## begin

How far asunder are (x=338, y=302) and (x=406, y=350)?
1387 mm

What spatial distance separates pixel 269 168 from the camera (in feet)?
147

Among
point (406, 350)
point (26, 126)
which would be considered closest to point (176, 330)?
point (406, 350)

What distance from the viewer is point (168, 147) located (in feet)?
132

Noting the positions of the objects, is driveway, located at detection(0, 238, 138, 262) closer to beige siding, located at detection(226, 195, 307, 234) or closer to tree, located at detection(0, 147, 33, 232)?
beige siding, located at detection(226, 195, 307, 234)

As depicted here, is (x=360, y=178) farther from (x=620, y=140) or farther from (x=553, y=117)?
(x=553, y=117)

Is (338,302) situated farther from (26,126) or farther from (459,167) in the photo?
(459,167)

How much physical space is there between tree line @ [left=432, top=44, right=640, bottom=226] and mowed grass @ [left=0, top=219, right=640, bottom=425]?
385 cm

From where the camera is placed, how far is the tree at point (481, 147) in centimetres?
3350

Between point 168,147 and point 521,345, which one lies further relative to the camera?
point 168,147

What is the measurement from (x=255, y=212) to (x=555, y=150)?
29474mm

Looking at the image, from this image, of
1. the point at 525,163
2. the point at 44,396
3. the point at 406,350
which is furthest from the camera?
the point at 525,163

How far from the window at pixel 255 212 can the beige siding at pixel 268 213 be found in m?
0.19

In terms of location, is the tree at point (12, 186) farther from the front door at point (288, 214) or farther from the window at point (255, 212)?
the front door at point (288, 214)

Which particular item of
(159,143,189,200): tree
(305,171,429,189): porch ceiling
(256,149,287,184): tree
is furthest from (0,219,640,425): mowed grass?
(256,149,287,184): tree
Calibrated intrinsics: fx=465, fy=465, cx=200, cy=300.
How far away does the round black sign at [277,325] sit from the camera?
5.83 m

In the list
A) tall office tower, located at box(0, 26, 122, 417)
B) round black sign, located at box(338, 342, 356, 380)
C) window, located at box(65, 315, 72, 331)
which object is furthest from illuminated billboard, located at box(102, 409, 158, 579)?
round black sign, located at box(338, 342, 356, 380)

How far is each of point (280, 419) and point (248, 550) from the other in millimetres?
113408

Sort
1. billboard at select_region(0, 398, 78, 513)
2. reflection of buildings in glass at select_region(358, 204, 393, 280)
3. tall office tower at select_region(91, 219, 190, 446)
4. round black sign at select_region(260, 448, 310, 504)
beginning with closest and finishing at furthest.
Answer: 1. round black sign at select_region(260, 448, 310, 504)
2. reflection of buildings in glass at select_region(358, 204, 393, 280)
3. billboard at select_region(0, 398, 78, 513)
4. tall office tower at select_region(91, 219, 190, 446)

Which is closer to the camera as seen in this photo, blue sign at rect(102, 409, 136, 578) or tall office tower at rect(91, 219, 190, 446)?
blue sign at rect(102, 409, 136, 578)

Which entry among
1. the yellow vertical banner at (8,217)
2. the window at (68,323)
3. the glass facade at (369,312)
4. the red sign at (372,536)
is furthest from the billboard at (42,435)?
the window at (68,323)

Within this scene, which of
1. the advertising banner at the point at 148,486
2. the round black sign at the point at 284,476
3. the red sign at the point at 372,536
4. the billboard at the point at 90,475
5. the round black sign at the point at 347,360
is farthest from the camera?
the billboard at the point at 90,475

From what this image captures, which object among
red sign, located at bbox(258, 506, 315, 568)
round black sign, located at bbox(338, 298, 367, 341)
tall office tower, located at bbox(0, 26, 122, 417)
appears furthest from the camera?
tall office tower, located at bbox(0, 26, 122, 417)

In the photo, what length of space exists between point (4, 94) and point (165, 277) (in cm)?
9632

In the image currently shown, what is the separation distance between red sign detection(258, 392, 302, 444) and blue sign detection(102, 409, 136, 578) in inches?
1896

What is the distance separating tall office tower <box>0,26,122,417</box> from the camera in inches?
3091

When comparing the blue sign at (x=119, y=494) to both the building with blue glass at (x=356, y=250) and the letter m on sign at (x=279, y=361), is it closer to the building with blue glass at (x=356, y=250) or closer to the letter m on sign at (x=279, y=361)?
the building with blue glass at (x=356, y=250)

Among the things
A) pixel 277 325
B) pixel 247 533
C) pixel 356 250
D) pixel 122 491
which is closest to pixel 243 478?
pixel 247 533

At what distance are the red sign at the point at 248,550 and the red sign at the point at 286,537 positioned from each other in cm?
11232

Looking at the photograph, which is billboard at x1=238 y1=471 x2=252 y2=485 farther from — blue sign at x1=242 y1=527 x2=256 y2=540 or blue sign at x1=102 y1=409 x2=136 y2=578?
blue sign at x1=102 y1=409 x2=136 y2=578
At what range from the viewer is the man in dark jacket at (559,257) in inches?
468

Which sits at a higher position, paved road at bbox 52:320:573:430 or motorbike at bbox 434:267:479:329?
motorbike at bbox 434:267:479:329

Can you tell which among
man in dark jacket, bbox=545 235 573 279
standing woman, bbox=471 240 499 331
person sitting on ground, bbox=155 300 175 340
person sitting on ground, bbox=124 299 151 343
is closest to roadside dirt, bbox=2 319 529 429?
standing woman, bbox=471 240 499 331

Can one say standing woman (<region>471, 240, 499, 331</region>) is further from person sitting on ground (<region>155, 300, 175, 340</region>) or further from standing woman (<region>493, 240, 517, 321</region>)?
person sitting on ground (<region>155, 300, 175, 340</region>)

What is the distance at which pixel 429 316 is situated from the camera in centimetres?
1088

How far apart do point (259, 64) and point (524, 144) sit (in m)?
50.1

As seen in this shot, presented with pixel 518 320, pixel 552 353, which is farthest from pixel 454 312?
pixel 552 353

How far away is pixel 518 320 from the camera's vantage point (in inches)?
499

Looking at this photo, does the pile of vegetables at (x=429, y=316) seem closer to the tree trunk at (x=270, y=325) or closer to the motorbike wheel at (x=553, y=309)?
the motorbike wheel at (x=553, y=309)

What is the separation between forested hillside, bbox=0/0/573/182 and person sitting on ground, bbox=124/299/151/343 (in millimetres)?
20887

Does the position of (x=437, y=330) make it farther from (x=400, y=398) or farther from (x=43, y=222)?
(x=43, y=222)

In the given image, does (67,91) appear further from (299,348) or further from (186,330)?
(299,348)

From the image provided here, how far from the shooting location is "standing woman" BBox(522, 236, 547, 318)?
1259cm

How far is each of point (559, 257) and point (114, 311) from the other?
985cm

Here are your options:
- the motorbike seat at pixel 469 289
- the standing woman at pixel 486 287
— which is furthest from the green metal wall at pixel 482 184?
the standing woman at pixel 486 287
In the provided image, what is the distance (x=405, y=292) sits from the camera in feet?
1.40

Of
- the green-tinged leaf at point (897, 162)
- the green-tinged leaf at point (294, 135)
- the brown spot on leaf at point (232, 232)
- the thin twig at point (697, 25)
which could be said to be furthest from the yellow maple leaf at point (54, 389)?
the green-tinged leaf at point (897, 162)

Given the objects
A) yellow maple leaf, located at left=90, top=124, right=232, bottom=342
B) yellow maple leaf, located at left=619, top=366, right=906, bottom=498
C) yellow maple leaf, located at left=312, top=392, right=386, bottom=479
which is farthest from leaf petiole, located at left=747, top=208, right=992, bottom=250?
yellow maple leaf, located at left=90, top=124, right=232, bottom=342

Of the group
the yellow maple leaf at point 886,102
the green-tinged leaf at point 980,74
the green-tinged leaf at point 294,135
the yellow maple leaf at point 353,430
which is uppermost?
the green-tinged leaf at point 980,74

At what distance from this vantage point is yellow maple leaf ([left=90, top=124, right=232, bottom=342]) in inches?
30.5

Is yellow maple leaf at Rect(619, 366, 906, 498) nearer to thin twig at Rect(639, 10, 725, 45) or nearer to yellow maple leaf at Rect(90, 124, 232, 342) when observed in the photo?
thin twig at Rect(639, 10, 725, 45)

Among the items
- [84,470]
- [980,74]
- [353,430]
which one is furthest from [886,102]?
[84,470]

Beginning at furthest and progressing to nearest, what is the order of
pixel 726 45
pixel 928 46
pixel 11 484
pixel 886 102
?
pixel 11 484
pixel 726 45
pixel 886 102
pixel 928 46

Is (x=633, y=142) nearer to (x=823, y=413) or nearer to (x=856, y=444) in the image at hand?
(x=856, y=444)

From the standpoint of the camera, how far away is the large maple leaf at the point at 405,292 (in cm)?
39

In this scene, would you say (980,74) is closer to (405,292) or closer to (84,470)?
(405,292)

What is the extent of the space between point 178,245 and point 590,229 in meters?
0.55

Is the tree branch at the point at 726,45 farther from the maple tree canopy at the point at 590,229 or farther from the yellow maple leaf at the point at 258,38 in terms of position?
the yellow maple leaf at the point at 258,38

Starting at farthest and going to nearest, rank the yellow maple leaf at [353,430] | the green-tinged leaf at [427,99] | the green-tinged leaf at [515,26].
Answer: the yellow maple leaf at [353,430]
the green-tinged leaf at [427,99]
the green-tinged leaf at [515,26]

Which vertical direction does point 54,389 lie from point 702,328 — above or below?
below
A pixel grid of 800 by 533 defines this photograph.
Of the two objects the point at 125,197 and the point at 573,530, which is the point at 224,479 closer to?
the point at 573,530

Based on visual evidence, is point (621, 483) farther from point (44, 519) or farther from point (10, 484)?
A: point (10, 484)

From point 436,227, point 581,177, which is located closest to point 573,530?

## end

WHAT YOU SHOULD DO:
Repeat only the lines running from the line that contains "Is the tree branch" through the last line above, inclusive.

TASK RESPONSE:
Is the tree branch at the point at 726,45 farther from the maple tree canopy at the point at 590,229 or farther from the yellow maple leaf at the point at 258,38 in terms of position?
the yellow maple leaf at the point at 258,38

Starting at farthest and going to nearest, rank the yellow maple leaf at [353,430] | the green-tinged leaf at [427,99] | the green-tinged leaf at [515,26].
Answer: the yellow maple leaf at [353,430]
the green-tinged leaf at [427,99]
the green-tinged leaf at [515,26]

Which vertical direction does point 54,389 lie from point 702,328 — above or below?
below
A pixel grid of 800 by 533 defines this photograph.
Of the two objects the point at 125,197 and the point at 573,530, which is the point at 224,479 closer to?
the point at 573,530

Based on visual evidence, is point (621, 483) farther from point (44, 519) or farther from point (10, 484)?
A: point (10, 484)

From point 436,227, point 581,177, which is located closest to point 573,530?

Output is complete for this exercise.